The first reason is obvious, the more data introduced into the process, the higher the cost and burden. Some practitioners believe it is necessary to over-collect and subsequently over-include ESI to allow the predictive coding process to sort everything out. Many service providers charge by volume, so there can be economic incentives that conflict with what is best for the end-client. In some cases, the significant cost savings realized through predictive coding are erased by eDiscovery costs associated with overly aggressive ESI inclusion on the front end.
The second reason why ESI over-inclusion is detrimental is less obvious, and in fact counter intuitive to many. Some discovery practitioners believe as much data as possible needs to be put through the predictive coding process in order to “better train” the machine learning algorithms. However this is contrary to what is actually true. The predictive coding process is much more effective when the initial set of data has a higher richness (also referred to as “prevalence”) ratio. In other words, the higher the rate of responsive data in the initial data set, the better. It has always been understood that document culling is very important to successful, economical document review, and that includes predictive coding.

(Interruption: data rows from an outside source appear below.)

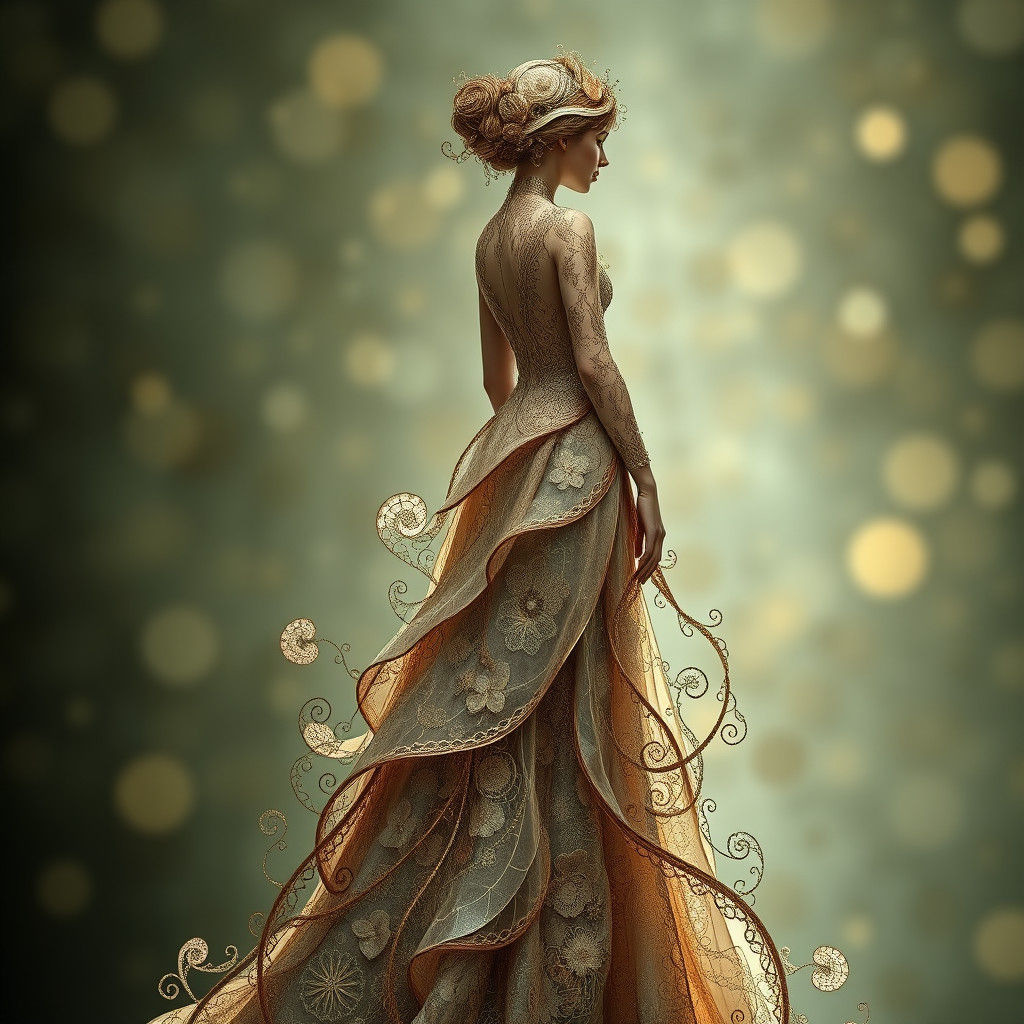 Haute Couture in Nature-Inspired Art Nouveau Style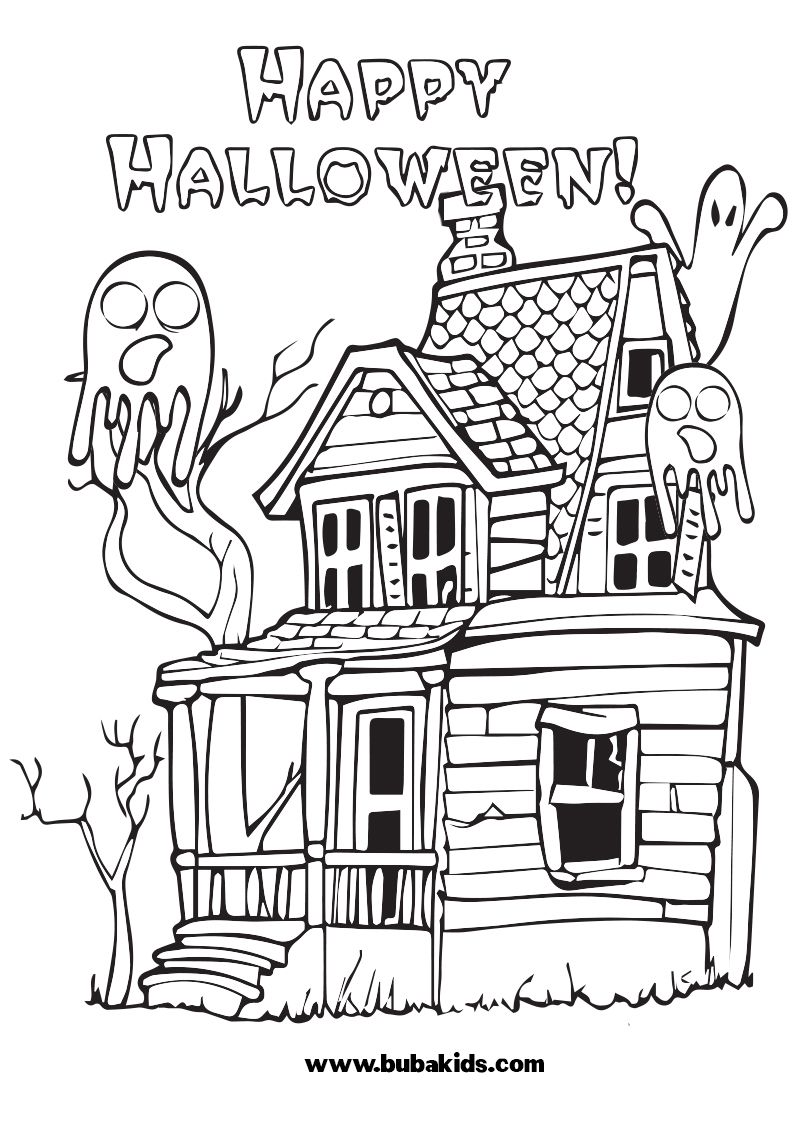 Haunted House Happy Halloween Coloring Page For Kids BubaKids com
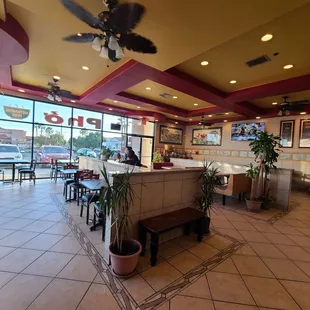 the inside of a restaurant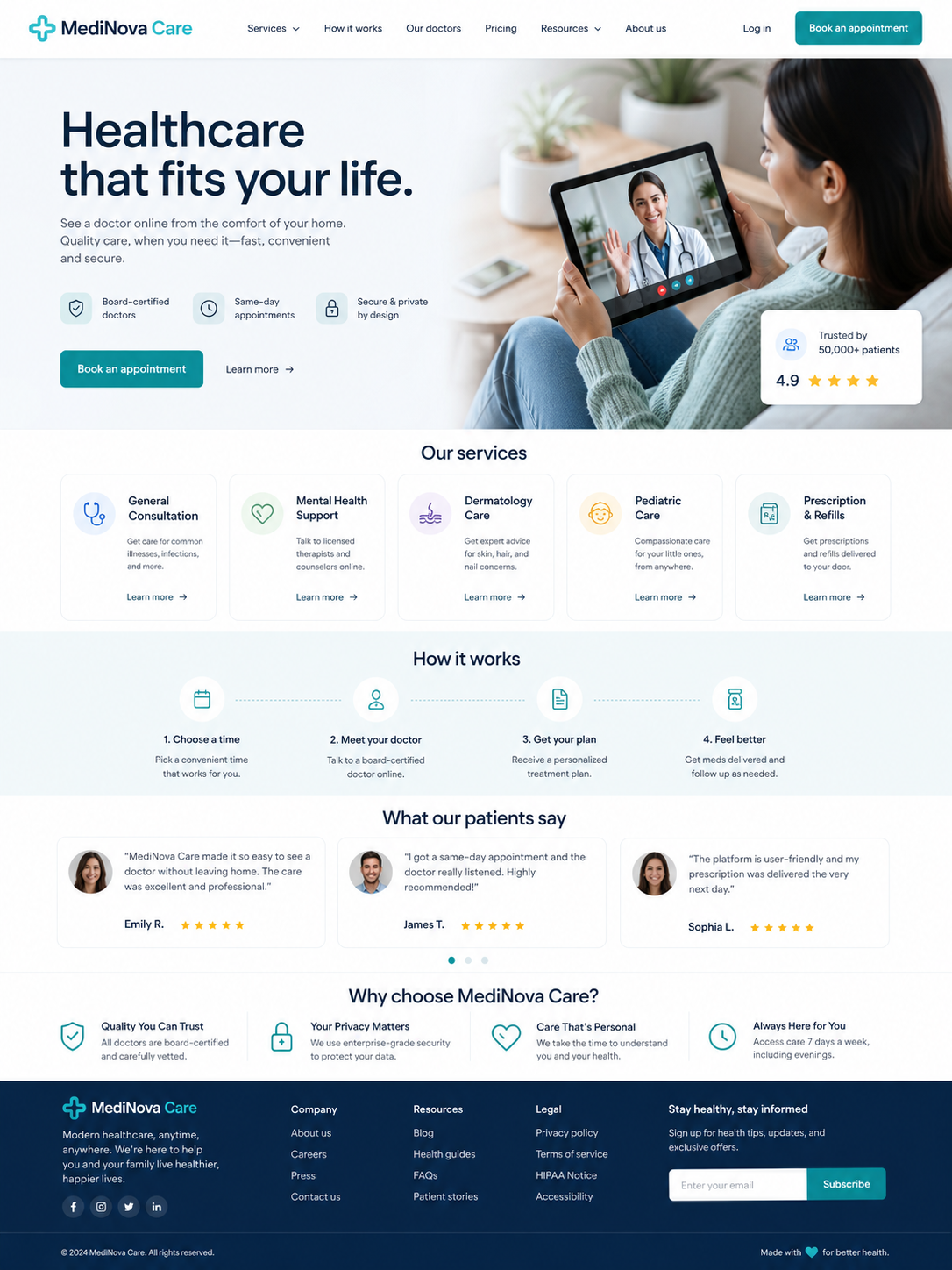 Screenshot of MediNova Care website homepage showing a woman on a video call with a doctor, with various healthcare service icons, descriptions, patient testimonials, and navigation menus.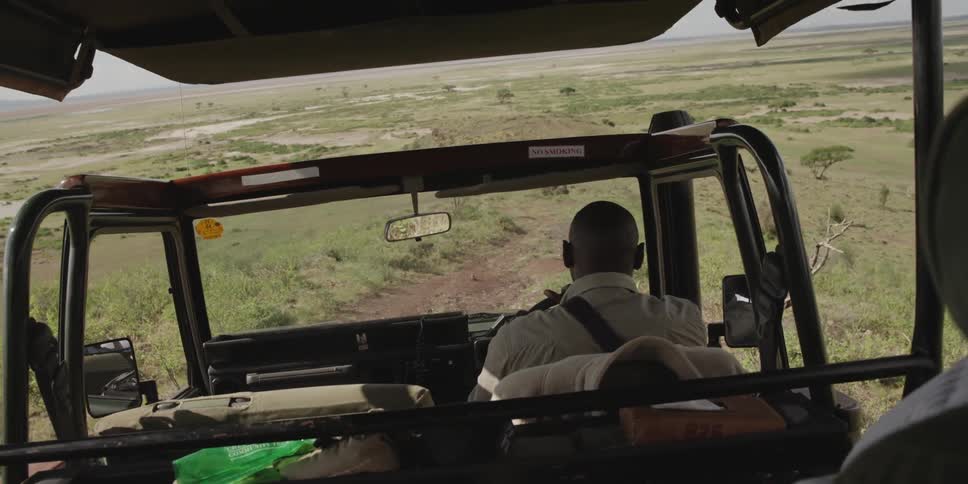 Man driving a jeep in the savanna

Robert Keeling, a senior partner at Sidley Austin and the co-chair of the firm’s eDiscovery Task Force, is a widely recognized legal expert in the areas of predictive coding and technology assisted review. At Legal Tech New York earlier this year, he presented at an Emerging Technology Session: “Predictive Coding: Deconstructing the Secret Sauce,” where he and his colleagues reported on a comprehensive study of various technical parameters that affect the outcome of a predictive coding effort. According to Robert, the study revealed many important findings, one of them being that a data set with a relatively high richness ratio prior to being ingested into the predictive coding process was an important success factor.
To be sure, the volume of ESI is growing exponentially and will only continue to do so. The costs associated with collecting, processing, reviewing, and producing documents in litigation are the source of considerable pain for litigants. The only way to reduce that pain to its minimum is to use all tools available in all appropriate circumstances within the bounds of reasonableness and proportionality to control the volumes of data that enter the discovery pipeline, including predictive coding.
Ideally, an effective early case assessment (ECA) capability can enable counsel to set reasonable discovery limits and ultimately process, host, review and produce less ESI. Counsel can further use ECA to gather key information, develop a litigation budget, and better manage litigation deadlines. ECA also can foster cooperation and proportionality in discovery by informing the parties early in the process about where relevant ESI is located and what ESI is significant to the case. And with such benefits also comes a much more improved predictive coding process.
X1 Distributed Discovery (X1DD) uniquely fulfills this requirement with its ability to perform pre-collection early case assessment, instead of ECA after the costly, time consuming and disruptive collection phase, thereby providing a game-changing new approach to the traditional eDiscovery model. X1DD enables enterprises to quickly and easily search across thousands of distributed endpoints from a central location. This allows organizations to easily perform unified complex searches across content, metadata, or both and obtain full results in minutes, enabling true pre-collection ECA with live keyword analysis and distributed processing and collection in parallel at the custodian level. To be sure, this dramatically shortens the identification/collection process by weeks if not months, curtails processing and review costs from not over-collecting data, and provides confidence to the legal team with a highly transparent, consistent and systemized process. And now we know of another key benefit of an effective ECA process: much more accurate predictive coding.